Вопрос

I do not use that many functions but when I do I tend to use an anon function and some form of apply . I now however am trying to write a function that works over items in a list.

There are two lists that each have many items (by item I mean e.g. mylist1[1]). All items are dataframes. I want to take the first dataframe from mylist1 and the first dataframe from mylist2 and run a bunch of functions over the columns in those dataframes. Then take the 2nd mylist1 item and the 2nd mylist2 item and so on...

Below is the sort of thing I am used to writing but clearly does not work in this case with two lists. Can anyone help me out with a fast way to figure out how I should approach this using something other than sapply method that seems to be causing the main problem.

a <- c(1:10)
b <- c(1:10)
z <- c(rep("x", 5), rep("y", 5))
df <- data.frame(cbind(a, b, z))
mylist1 <- split(df, z)
mylist2 <- split(df, z)

myfunction <- function(x, y) 
{

    a <- as.data.frame(x[1])
    b <- as.data.frame(y[1])
    meana <- mean(a[1])
    meanb <- mean(b[1])
    model <- lm(a[1]~b[1])
    return(c(model$coefficients[2], meana, meanb))
}

result <- sapply(mylist1, mylist2, myfunction)
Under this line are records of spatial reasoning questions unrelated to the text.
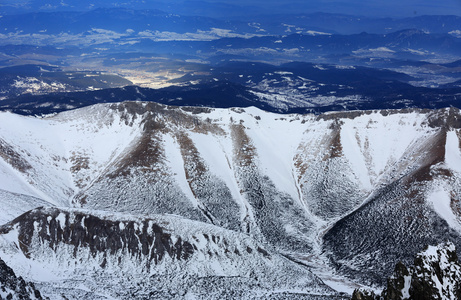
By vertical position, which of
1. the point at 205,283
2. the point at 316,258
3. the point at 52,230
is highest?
the point at 52,230

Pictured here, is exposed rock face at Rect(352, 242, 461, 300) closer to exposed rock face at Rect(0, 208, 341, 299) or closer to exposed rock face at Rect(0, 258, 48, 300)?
Result: exposed rock face at Rect(0, 208, 341, 299)

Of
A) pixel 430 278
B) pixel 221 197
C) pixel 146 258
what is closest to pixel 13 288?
pixel 146 258

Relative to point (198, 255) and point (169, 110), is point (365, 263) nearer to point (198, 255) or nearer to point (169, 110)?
point (198, 255)

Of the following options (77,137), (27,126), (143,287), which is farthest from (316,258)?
(27,126)

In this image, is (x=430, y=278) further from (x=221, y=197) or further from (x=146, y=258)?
(x=221, y=197)

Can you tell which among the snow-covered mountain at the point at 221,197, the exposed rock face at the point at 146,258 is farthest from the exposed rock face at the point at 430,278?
the snow-covered mountain at the point at 221,197

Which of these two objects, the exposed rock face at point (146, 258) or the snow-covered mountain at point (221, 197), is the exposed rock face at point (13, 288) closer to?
the snow-covered mountain at point (221, 197)
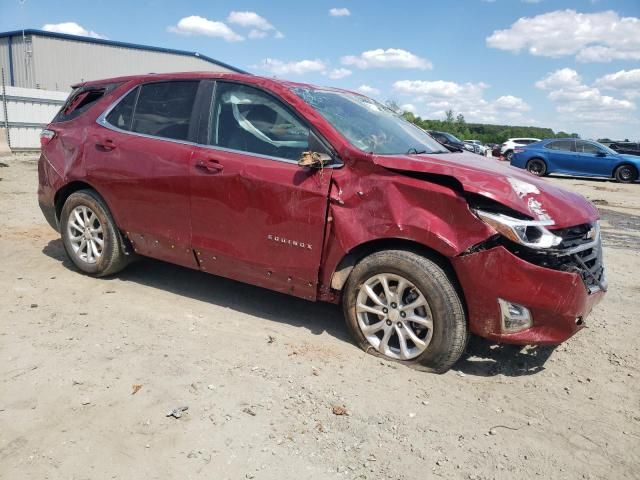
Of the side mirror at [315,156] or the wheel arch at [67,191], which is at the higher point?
the side mirror at [315,156]

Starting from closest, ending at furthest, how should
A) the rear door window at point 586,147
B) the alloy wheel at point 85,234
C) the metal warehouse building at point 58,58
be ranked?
1. the alloy wheel at point 85,234
2. the rear door window at point 586,147
3. the metal warehouse building at point 58,58

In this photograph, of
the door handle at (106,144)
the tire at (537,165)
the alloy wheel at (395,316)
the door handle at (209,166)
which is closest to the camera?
the alloy wheel at (395,316)

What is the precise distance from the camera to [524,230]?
321 centimetres

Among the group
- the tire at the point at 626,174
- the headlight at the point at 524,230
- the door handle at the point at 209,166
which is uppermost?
the door handle at the point at 209,166

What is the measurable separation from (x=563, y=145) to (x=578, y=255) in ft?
57.8

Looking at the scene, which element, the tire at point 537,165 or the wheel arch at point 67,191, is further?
the tire at point 537,165

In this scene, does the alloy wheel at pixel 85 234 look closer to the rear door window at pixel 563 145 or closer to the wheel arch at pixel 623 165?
the rear door window at pixel 563 145

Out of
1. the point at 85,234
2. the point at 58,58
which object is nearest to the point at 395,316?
the point at 85,234

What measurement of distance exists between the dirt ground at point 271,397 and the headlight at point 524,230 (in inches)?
38.7

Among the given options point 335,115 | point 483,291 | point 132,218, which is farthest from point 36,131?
point 483,291

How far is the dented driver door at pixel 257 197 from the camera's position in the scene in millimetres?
3756

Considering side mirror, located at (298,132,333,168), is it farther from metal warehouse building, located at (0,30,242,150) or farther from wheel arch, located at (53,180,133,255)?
metal warehouse building, located at (0,30,242,150)

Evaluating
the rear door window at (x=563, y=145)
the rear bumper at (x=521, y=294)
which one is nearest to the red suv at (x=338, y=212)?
the rear bumper at (x=521, y=294)

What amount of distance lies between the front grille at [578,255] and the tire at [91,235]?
11.3 feet
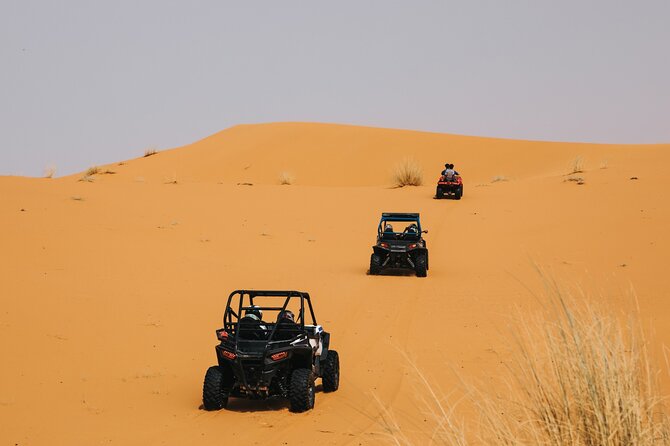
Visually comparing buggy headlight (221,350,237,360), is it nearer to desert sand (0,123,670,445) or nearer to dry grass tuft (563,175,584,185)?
desert sand (0,123,670,445)

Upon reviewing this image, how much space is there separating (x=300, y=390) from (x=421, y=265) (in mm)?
10596

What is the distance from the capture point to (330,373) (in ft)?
32.2

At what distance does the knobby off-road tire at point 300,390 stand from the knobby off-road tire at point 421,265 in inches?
410

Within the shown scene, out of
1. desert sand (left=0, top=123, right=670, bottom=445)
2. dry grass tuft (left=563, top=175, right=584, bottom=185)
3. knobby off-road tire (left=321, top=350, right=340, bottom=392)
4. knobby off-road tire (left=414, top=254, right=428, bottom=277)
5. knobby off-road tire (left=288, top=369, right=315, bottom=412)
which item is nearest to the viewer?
knobby off-road tire (left=288, top=369, right=315, bottom=412)

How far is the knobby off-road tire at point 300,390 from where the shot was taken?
341 inches

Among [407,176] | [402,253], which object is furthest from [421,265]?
[407,176]

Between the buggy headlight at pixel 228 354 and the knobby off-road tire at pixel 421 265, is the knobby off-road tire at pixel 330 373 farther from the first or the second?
the knobby off-road tire at pixel 421 265

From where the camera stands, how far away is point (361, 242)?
24719 mm

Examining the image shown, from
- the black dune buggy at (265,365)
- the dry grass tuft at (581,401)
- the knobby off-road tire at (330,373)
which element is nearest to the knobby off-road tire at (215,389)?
the black dune buggy at (265,365)

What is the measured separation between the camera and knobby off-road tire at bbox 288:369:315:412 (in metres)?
8.66

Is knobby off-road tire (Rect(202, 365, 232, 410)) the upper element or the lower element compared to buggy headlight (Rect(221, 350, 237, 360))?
lower

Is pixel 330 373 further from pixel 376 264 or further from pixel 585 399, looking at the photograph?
pixel 376 264

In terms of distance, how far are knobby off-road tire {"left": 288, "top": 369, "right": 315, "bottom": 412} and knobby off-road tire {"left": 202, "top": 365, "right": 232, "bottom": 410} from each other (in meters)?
0.72

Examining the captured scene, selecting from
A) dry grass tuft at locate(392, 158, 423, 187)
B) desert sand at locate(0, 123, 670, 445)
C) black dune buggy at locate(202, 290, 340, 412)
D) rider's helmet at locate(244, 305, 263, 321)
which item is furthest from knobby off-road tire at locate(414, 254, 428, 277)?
dry grass tuft at locate(392, 158, 423, 187)
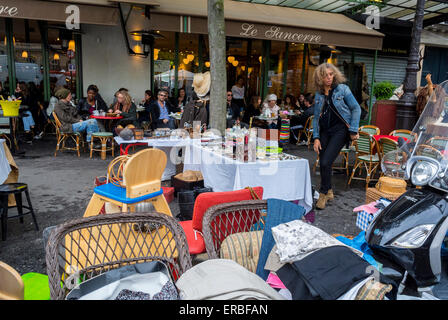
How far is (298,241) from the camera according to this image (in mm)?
1746

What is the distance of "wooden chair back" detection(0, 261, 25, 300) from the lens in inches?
47.5

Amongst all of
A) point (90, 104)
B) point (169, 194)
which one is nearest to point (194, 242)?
point (169, 194)

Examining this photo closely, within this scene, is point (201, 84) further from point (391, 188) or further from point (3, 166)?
point (391, 188)

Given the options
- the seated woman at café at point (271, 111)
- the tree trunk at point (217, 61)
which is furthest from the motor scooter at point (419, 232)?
the seated woman at café at point (271, 111)

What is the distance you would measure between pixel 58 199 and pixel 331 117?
4.12 metres

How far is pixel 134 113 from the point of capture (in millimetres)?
8891

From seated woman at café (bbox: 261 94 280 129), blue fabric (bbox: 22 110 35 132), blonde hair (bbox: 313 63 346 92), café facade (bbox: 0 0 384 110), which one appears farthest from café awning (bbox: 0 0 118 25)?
blonde hair (bbox: 313 63 346 92)

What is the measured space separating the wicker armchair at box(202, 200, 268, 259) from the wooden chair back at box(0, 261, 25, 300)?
101 cm

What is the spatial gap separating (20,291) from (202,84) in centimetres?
603

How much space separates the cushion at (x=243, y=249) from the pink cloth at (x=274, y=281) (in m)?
0.21

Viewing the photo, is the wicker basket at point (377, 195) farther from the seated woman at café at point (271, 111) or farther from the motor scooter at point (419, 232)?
the seated woman at café at point (271, 111)

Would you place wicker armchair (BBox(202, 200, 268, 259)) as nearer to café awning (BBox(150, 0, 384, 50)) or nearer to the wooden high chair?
the wooden high chair

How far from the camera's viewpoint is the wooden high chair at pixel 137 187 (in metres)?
3.05

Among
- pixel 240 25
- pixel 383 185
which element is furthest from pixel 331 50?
pixel 383 185
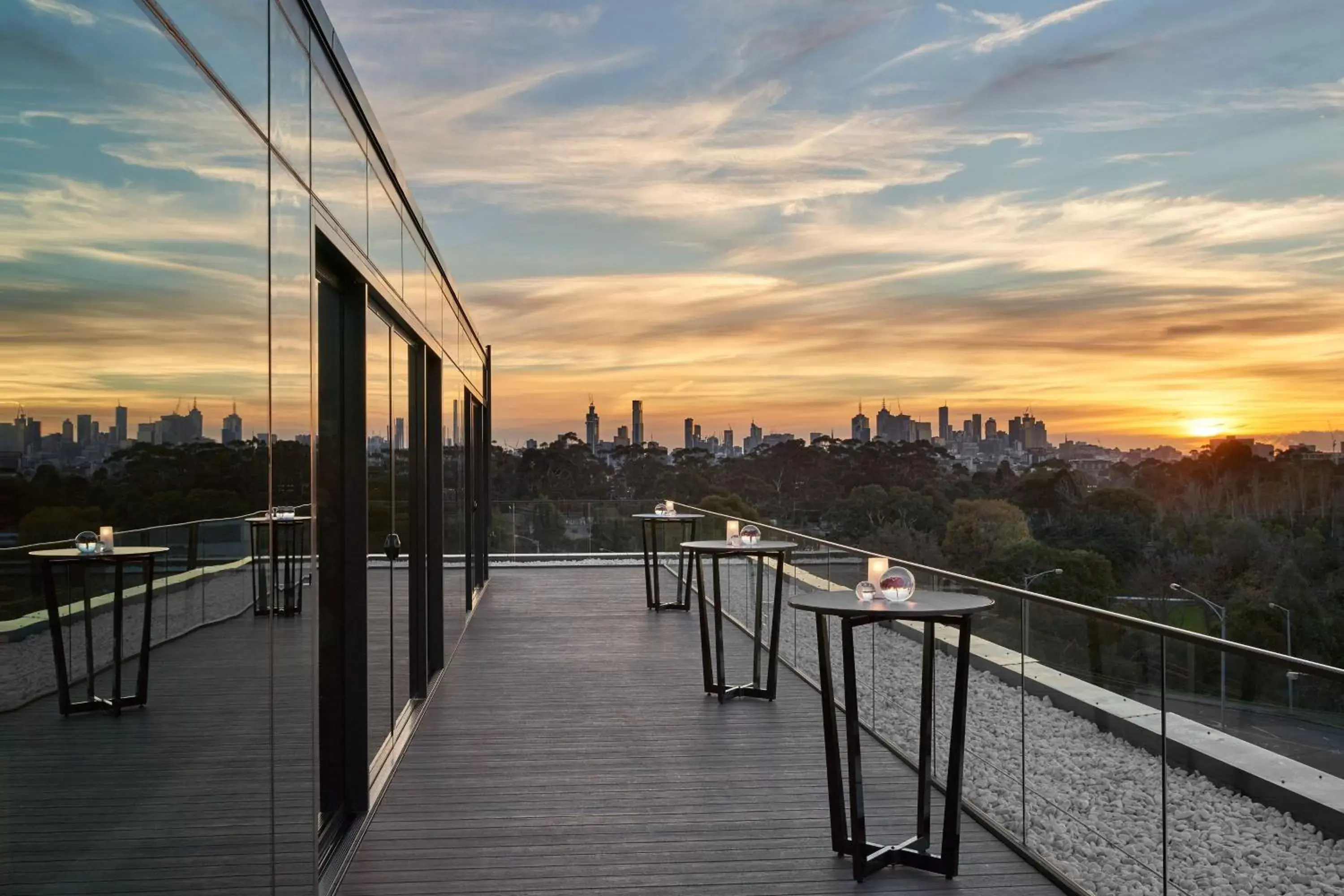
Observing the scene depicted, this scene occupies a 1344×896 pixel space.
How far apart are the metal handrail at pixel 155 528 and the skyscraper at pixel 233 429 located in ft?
0.58

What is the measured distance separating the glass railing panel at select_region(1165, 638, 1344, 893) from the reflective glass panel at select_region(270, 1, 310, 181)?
9.40ft

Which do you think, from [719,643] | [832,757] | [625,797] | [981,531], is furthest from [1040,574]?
[832,757]

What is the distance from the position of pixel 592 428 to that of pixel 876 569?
24190 millimetres

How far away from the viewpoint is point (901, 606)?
3.92 meters

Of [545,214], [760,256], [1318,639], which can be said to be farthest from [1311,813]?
[1318,639]

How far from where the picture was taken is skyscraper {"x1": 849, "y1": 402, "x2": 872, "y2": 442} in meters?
38.7

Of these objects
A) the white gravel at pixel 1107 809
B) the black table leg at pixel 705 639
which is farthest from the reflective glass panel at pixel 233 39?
the black table leg at pixel 705 639

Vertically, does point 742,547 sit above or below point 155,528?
below

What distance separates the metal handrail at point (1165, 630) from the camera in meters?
2.56

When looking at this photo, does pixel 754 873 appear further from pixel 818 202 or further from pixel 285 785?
pixel 818 202

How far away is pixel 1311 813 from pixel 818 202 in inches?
580

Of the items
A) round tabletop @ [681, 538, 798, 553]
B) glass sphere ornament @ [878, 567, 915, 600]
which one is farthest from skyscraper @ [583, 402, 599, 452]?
glass sphere ornament @ [878, 567, 915, 600]

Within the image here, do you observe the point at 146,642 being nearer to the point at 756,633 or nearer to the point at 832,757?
the point at 832,757

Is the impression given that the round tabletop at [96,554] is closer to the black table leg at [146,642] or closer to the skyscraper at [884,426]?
the black table leg at [146,642]
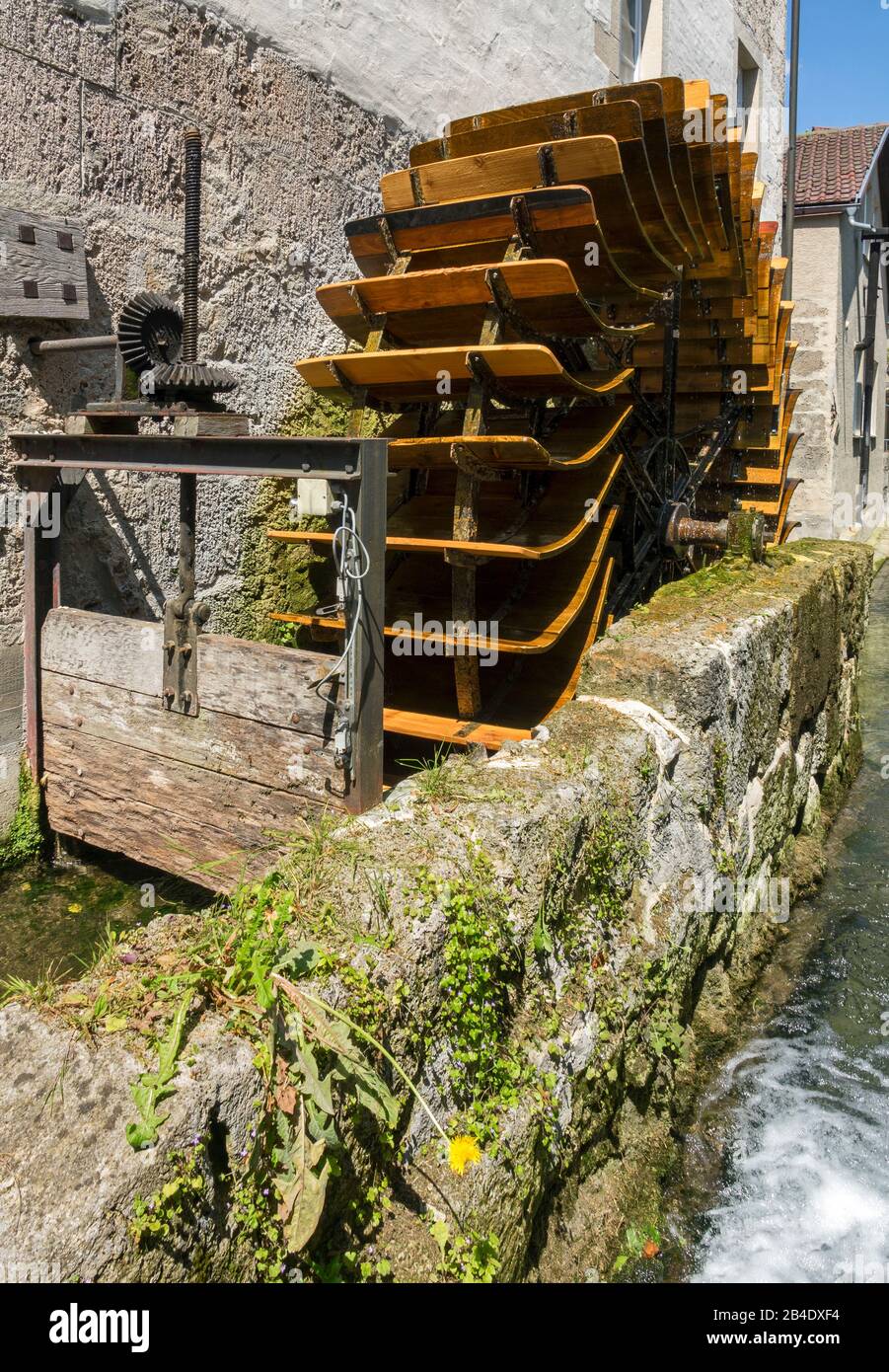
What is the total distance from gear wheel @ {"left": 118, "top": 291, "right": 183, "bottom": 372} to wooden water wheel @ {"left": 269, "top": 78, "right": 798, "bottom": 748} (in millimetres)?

I also just thought do people think it would be better to subset by z rather than split and do the function that way?

Это было полезно?

Решение

You are describing exactly the use case for mapply.

result <- mapply(myfunction,x=mylist,y=mylist2)

Unfortunately your example doesn't seem to enjoy being passed two data.frames (x, y 's first elements are both data.frames, which x[1] and y[1] would seem to contradict).